GIVEN PROBLEM
Write the next part of the essay on local renewable energy, picking up after its final sentence.

SELECTION
Start

An opinion survey of 30 countries, including the United States, published last April found that  large majorities of people everywhere view climate change as a serious problem. Yet in England, for example, fewer than one percent of the population has switched to a green electric power supplier. Less than a third of one percent have installed any from of renewable micro-system, such as solar panels. Highly efficient cars represent a minuscule 0.2% of British car sales. Most Britons admit not even trying to use their cars less. And so it goes.

Most of us evidently feel we can’t do anything about such global issues as the overheating of the planet or energy efficiency. If so, most of us are wrong. We may not be able to solve “the world’s problems” but we can certainly do our part.

Consider, for example, that Maine
currently has the following under-utilized energy resources:  sunshine (convertible to heat and electricity); wind and coastal tides (convertible to electricity); low grade geothermal  heat (found in every backyard) for home heating;  organic wastes (sewage, septage, agricultural, kitchen and forestry wastes, paper and other bio-degradables) convertible to bio-gas for heating, cooking and power generation. We have the potential to grow  oil-bearing crops, such as rape-seed (canola) that can be converted to bio-diesel fuel for space heating and motor fuel. We have  potatoes and could grow switch grass and other crops and convert them to bio-ethylene for vehicular fuel or fuel additive. 

All of these resources may be utilized on a small or large scale. The necessary technology is available. So is the experience of others. Sweden has developed housing that requires no heating system and  household-scale geothermal heating that can be retrofitted to any house. The Scots and the Italians have quiet, household-scale wind turbines. India and China have well-tested small scale biogas digesters; Belgium a multi-town biogas-from-waste system.  

Scotland has just inaugurated a nationwide "Micro-Renewables" program. The aim is to have every Scottish household participate in meeting national greenhouse gas reduction quotas under the Kyoto Protocols and in meeting the goal of 40% of Scotland’s energy derived from renewables by 2020.

Inspired by the Scottish program (which also provides an exemplary, worked-out model for our planners), we could devise our own "Self-sufficient Households, Self Sufficient Towns" program to encourage and facilitate the installation of alternative energy systems in as many area households as possible; providing mechanisms of integration with the power grid as appropriate.

Even without such a program, we can, on our own individual initiative, install a solar water heater that will pay for itself very quickly. With a photovoltaic array or silent rooftop wind turbine we can generate our own power and sell the excess to our local utility. Together we can form a bio-diesel cooperative with oil-crop farmers and produce a large share of our heating oil in our own local facility. With area towns we can establish a joint facility to process our bio-degradable wastes into bio-gas (methane) with fertilizer as the byproduct. Such a facility will run on its own power, produce cooking gas and/or electric power for sale, sell fertilizer on the side; and pay for itself through reduced costs of waste disposal by area transfer stations and landfills. We can also organize similar ventures to produce ethanol-fuel.

End

DATA ENTRIES

Start

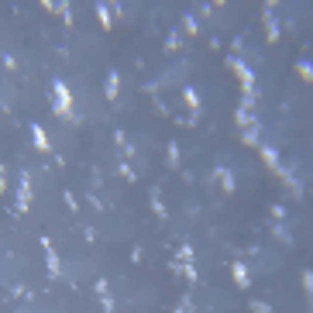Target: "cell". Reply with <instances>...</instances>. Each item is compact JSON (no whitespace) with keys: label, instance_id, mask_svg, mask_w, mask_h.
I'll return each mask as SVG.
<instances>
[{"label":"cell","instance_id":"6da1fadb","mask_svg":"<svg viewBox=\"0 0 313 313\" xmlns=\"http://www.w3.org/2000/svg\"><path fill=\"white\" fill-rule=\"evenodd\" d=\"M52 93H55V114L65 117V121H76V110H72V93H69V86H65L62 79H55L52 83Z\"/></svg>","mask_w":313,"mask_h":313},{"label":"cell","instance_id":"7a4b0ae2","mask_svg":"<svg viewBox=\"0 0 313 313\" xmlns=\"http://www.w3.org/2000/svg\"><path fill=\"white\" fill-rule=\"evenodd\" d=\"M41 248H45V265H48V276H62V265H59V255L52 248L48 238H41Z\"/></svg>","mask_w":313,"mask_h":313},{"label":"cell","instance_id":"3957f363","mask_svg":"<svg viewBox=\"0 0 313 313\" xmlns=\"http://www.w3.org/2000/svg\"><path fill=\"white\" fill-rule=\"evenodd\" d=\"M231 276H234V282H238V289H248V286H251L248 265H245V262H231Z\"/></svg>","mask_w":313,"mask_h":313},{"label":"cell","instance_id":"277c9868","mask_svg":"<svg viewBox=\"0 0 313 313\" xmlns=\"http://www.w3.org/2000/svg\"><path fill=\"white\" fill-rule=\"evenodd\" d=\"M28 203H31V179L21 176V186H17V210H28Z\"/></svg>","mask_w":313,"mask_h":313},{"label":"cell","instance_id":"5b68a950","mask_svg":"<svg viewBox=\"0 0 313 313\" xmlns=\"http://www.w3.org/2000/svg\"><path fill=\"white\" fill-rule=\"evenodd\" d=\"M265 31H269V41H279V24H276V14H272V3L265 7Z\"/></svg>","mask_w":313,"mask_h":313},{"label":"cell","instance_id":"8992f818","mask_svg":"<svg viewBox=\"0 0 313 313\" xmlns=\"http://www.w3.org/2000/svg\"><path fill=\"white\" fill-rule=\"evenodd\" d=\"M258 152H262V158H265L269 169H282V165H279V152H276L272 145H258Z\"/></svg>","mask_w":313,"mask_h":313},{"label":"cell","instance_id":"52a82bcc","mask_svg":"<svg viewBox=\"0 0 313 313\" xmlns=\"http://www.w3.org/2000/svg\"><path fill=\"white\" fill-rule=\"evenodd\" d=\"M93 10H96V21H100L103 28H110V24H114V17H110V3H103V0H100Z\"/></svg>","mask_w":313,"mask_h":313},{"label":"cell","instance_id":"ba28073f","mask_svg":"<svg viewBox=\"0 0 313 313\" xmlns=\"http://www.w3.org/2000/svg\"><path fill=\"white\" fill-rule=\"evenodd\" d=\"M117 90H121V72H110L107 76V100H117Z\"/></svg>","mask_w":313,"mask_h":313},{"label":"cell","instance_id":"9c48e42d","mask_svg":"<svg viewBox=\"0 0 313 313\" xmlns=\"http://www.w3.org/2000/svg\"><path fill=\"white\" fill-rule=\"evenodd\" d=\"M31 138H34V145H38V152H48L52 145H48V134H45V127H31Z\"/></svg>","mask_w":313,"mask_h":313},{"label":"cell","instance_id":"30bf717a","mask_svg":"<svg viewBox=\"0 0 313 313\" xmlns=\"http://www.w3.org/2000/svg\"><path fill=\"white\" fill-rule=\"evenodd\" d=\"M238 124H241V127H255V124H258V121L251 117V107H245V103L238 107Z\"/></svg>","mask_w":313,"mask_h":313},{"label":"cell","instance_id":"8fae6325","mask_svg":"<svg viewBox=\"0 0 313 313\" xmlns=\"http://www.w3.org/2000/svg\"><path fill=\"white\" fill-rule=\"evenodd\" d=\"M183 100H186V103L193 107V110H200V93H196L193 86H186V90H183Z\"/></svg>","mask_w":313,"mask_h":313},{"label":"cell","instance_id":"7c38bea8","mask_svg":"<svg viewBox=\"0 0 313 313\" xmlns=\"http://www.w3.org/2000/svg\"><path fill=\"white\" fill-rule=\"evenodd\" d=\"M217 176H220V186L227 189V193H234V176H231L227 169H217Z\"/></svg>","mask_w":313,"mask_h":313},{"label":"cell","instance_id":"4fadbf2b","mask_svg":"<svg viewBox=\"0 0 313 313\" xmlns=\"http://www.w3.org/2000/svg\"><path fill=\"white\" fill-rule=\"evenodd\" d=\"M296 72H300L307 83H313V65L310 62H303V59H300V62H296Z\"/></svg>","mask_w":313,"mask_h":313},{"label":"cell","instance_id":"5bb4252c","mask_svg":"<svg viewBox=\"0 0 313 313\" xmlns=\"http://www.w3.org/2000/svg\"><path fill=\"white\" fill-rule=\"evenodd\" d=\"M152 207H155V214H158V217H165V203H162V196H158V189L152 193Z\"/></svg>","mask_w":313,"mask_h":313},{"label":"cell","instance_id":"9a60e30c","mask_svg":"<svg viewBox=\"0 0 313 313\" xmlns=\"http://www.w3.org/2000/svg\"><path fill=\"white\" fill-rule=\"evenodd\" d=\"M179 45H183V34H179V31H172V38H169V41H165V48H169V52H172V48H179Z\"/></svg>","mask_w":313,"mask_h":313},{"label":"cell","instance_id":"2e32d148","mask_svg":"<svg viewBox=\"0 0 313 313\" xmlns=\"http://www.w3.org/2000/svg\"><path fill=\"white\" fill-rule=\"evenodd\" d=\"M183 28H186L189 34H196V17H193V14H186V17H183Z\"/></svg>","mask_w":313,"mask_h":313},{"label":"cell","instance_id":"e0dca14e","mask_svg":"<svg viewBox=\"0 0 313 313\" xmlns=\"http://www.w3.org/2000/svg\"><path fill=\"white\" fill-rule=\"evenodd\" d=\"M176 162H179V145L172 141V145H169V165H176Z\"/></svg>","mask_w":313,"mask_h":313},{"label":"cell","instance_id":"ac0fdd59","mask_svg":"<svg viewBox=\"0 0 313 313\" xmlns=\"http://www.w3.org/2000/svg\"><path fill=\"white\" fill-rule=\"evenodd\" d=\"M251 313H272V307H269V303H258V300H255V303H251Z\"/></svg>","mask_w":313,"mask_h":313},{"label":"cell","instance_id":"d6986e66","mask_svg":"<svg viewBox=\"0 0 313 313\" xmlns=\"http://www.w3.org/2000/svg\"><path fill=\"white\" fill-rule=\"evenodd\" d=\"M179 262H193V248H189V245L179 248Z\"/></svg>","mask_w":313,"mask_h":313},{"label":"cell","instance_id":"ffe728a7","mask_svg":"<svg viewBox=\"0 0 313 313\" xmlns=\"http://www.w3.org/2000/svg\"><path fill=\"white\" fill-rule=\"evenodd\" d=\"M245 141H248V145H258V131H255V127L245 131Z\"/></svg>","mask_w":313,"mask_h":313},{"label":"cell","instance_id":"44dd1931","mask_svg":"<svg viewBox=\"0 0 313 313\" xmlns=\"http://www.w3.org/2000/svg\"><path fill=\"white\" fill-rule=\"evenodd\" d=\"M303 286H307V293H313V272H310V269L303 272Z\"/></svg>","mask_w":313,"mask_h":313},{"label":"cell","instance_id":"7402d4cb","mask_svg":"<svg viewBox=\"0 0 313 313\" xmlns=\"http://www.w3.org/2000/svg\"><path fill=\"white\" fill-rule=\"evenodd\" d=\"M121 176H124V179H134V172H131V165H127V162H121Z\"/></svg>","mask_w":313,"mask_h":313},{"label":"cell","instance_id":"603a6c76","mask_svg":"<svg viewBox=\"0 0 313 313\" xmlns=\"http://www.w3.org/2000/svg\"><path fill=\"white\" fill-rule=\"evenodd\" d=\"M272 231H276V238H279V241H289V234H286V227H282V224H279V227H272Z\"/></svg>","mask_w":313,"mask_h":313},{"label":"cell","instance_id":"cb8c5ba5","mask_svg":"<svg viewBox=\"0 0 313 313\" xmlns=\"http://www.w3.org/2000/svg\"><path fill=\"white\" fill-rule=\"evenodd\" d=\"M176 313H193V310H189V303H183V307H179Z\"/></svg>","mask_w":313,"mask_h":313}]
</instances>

End
Start

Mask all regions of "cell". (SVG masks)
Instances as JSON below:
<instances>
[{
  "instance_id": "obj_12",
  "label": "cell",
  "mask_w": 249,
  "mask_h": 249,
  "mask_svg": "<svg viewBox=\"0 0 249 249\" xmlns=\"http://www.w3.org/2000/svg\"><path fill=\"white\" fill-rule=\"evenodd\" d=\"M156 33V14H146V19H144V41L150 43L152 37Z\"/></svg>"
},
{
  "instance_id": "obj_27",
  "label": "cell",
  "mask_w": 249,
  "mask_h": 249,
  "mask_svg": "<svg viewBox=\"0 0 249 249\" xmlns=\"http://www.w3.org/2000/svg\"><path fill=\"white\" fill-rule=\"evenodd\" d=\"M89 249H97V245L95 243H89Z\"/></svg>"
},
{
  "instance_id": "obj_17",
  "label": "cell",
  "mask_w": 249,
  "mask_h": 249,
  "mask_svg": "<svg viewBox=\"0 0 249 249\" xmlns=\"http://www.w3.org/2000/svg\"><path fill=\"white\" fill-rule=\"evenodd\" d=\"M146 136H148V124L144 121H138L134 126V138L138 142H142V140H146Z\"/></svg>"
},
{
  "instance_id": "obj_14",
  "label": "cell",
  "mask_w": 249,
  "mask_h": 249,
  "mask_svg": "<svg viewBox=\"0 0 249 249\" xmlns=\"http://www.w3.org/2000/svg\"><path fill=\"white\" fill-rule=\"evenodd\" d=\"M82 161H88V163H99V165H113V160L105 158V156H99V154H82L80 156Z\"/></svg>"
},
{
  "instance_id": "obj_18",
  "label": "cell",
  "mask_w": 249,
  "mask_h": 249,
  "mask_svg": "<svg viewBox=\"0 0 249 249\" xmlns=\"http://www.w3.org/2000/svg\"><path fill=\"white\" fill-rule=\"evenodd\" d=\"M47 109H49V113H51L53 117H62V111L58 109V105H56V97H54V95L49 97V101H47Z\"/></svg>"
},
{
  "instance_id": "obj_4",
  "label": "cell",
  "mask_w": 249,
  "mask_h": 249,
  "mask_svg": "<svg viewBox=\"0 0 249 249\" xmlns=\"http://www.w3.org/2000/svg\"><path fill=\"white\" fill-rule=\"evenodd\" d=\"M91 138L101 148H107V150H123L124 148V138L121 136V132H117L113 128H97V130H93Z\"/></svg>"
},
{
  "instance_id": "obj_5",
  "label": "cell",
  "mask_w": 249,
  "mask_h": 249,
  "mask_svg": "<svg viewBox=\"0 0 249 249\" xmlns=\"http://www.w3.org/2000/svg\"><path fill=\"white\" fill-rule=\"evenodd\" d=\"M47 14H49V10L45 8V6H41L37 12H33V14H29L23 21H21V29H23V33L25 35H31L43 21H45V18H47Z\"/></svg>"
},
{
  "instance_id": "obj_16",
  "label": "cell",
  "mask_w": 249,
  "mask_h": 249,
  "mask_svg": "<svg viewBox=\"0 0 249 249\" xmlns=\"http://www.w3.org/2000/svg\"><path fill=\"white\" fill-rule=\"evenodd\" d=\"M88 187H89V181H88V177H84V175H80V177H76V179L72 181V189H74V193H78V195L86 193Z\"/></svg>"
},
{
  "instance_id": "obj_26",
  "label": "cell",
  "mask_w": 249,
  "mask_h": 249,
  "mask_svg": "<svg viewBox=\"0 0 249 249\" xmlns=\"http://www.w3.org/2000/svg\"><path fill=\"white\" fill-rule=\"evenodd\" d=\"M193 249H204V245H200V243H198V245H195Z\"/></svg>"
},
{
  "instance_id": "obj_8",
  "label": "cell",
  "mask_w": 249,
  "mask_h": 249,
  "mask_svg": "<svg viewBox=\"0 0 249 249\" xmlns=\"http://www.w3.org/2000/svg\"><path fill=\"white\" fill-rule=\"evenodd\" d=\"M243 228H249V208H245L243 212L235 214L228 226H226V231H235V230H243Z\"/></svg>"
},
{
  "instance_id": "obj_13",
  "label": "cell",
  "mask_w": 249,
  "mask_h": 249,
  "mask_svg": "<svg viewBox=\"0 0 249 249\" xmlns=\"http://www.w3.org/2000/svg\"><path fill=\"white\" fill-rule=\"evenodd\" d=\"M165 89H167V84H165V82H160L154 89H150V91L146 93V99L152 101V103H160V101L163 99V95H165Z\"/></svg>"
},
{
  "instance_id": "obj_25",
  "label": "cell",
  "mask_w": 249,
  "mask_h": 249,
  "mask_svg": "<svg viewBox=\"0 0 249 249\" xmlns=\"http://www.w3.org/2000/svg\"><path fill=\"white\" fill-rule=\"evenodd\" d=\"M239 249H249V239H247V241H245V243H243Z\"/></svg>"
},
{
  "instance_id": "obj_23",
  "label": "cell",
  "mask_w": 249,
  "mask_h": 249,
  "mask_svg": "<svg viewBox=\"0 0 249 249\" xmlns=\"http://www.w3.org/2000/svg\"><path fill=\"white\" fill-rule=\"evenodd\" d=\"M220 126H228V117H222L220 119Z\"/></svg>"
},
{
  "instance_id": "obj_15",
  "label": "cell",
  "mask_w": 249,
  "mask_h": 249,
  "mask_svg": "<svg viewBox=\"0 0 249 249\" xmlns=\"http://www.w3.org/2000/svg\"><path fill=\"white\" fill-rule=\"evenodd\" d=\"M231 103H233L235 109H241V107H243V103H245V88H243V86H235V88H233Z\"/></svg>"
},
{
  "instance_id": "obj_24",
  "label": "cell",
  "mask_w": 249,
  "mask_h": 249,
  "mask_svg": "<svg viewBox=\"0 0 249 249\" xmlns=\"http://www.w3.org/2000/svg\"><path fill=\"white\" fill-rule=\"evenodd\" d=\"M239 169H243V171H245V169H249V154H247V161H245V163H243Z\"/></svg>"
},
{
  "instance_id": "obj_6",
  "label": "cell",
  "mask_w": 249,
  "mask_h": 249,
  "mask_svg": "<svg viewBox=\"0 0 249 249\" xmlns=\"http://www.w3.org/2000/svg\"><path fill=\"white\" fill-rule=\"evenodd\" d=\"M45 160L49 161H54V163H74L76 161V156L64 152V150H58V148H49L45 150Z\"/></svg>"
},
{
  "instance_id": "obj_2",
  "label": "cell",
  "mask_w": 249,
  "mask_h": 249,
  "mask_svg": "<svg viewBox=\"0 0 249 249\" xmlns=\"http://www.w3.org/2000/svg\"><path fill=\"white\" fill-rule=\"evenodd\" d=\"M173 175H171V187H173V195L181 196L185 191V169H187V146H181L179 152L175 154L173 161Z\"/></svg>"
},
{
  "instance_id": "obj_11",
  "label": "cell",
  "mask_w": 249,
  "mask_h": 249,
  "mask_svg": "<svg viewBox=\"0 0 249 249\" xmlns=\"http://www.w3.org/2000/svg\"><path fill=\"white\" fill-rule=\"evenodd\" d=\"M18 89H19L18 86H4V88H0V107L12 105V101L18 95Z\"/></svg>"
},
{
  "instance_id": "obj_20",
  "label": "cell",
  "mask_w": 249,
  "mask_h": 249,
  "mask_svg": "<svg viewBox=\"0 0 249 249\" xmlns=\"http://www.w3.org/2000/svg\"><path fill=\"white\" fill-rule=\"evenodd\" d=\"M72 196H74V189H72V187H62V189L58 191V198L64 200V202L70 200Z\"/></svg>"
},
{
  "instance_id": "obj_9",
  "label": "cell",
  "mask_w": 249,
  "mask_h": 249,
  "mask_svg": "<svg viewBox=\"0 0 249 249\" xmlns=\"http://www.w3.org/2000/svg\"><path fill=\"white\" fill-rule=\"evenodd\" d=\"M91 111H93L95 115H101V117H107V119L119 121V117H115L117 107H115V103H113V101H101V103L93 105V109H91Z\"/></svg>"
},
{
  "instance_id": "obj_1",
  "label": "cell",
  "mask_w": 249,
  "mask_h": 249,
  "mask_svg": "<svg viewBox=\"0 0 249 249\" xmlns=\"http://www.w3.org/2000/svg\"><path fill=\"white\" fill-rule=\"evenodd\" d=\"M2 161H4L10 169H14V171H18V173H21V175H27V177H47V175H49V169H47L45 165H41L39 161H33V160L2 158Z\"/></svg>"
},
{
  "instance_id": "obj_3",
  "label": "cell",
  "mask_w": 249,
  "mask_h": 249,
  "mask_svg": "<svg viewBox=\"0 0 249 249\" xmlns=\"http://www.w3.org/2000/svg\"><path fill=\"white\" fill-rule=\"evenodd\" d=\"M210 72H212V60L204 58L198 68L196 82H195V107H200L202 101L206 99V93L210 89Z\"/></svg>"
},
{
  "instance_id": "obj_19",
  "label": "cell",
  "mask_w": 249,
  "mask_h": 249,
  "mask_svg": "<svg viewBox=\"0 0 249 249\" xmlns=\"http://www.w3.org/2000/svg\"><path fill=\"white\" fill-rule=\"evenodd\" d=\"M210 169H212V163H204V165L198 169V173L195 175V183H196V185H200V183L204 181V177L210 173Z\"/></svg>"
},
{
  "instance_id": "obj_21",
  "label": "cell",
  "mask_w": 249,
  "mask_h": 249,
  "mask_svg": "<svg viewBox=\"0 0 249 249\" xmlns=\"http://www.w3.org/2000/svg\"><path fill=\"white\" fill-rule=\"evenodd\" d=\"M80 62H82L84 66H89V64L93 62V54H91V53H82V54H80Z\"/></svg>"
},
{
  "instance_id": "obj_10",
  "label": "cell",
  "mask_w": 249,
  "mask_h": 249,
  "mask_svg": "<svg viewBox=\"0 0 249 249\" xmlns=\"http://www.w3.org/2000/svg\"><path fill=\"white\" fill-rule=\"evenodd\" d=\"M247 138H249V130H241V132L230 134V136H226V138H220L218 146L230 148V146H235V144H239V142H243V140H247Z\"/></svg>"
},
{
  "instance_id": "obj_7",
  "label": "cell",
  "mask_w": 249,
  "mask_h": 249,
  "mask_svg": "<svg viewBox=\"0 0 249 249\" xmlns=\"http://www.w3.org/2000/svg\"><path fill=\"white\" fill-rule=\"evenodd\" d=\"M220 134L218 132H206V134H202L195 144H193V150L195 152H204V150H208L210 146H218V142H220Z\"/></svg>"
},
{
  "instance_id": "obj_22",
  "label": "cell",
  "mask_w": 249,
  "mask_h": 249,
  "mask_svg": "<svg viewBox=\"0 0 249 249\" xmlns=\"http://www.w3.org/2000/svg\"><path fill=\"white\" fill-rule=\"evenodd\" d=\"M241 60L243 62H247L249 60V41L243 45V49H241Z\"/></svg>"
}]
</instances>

End

THE RESPONSE
These are but a few ideas that are currently feasible. Implementing some of them will, in addition to reducing fossil fuel use and greenhouse gas emissions, also provide significant opportunities for real local economic development with better paying production-based jobs in area enterprises: some of the technologies are licensable for manufacturing here.

Contemplating the end of affordable oil and the accompanying economic disaster may be scary. So are the consequences of global warming. However, fear and apprehension will get us no further than fearing “terrorism” will.

“Oil, no longer a mere commodity, had become a national security matter, thereby falling under the purview of the Department of Defense and warranting protection at any cost, including the use of military force”, writes Kevin Phillips in his new book, American Theocracy. The American military “is being used more and more for the protection of overseas oil fields and the supply routes that connect them to the United States and its allies. Such endeavors, once largely confined to the Gulf area, are now being extended to unstable oil regions in other parts of the world. Slowly but surely, the U.S. military is being converted into a global oil-protection service”, echoes Michael Klare in his Blood and Oil.

We may keep wringing our hands. Bury our heads in the sands of denial. Gamble that some miracle or military might will spare us from the consequences of our inaction — that those things will happen to other people. We can believe in Armageddons beyond out control and
irresponsible “leaders” offering empty promises, dated thinking, inefficiency, incompetence, corruption, lack of vision and patriotic slogans..

Or we can act. To do our best to be prepared is, after all, a matter of values. Values like stewardship, responsibility, competence, forward thinking, vision, prudence, caring and ingenuity.

If not now, when?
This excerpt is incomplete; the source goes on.